Contudo, os ganhos diminuíam dia a dia, cada vez mais rapidamente.

Eis o que pagou a seguir:  

Pelos 20.ºs cem mil escudos 5242$88
" 21s " 10485$76
" 22s " 20971$52
" 23s " 41943$04
" 24s " 83886$08
" 25s " 167772$16
" 26s " 335544$32
" 27s " 671088$64


Já tinha que pagar mais do que recebia.  Que bom seria parar!  Mas não podia rescindir o contrato. Mas o que se seguiu foi ainda pior. O milionário convenceu-se, demasiado tarde, que o desconhecido tinha sido mais astuto que ele e receberia muito mais dinheiro do que teria de pagar.

A partir do dia 28, teve de pagar milhões. Eis esses enormes pagamentos:  

Pelos 28.ºs cem mil escudos 1342177$28    
" 29.ºs " 2684354$56    
" 30.ºs " 5368709$12    


Quando o desconhecido abalou definitivamente, o milionário calculou quanto lhe tinham custado os três mil contos à primeira vista tão baratos.  Concluiu que tinha pago ao desconhecido 10 737 418$23.

Quase onze mil contos. E tinha começado por pagar um centavo. O desconhecido teria podido pagar-lhe diariamente trezentos mil escudos sem perder dinheiro!

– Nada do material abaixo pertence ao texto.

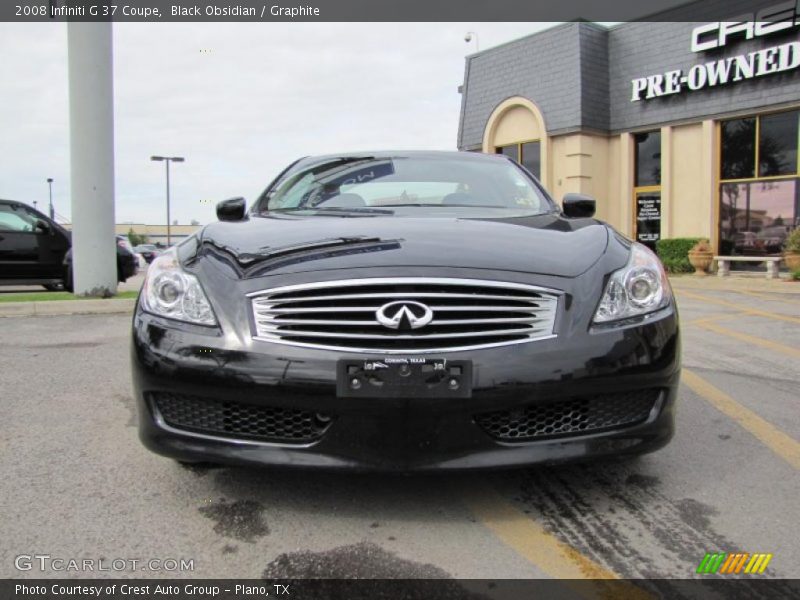 Black Obsidian / Graphite 2008 Infiniti G 37 Coupe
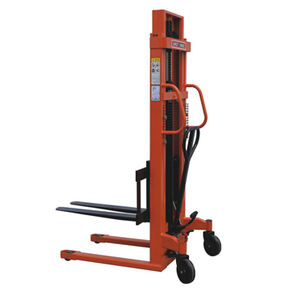 Cargo Forklift Manual Stacker Fork Lift <span class=keywords><strong>Truck</strong></span> <span class=keywords><strong>Hand</strong></span> Fork Lift - Product Image 2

Antes de terminar esta história, vou indicar um método para acelerar o cálculo das perdas do nosso milionário. Por outras palavras indicar como se pode fazer soma da série de números seguinte:

1+2+4+8+16+32+64+...

Não é difícil observar a seguinte particularidade destes números:

1=1
2=1+1
4=(1+2)+1
8=(1+2+4)+1
16=(1+2+4+8)+1
32=(1+2+4+8+16)+1
etc.

Vemos que cada um dos números desta série é igual ao conjunto de todos os anteriores adicionados de uma unidade. Por, isso, quando temos que somar os números de uma série destas, por exemplo, de 1 até 32768, basta juntar ao último número (32768) a soma dos anteriores.  Por outras palavras, juntamos-lhe esse mesmo número subtraído de uma unidade (32768-1).  Obtemos 65535.

Seguindo este método podem calcular-se as perdas do nosso milionário muito rapidamente se soubermos quanto pagou da última vez.  Mas, como vimos, o último pagamento foi de 5368709$12. Então, adicionando 5386709$12 com 5386709$11, obteremos imediatamente o valor procurado: 10 737 418$23.

Texto extraído de Y. Parelman, Matemáticas recreativas, 1ª ed., Lisboa, Editora Litexa, 1979, ISBN 972-578-016-7, pp. 81-86.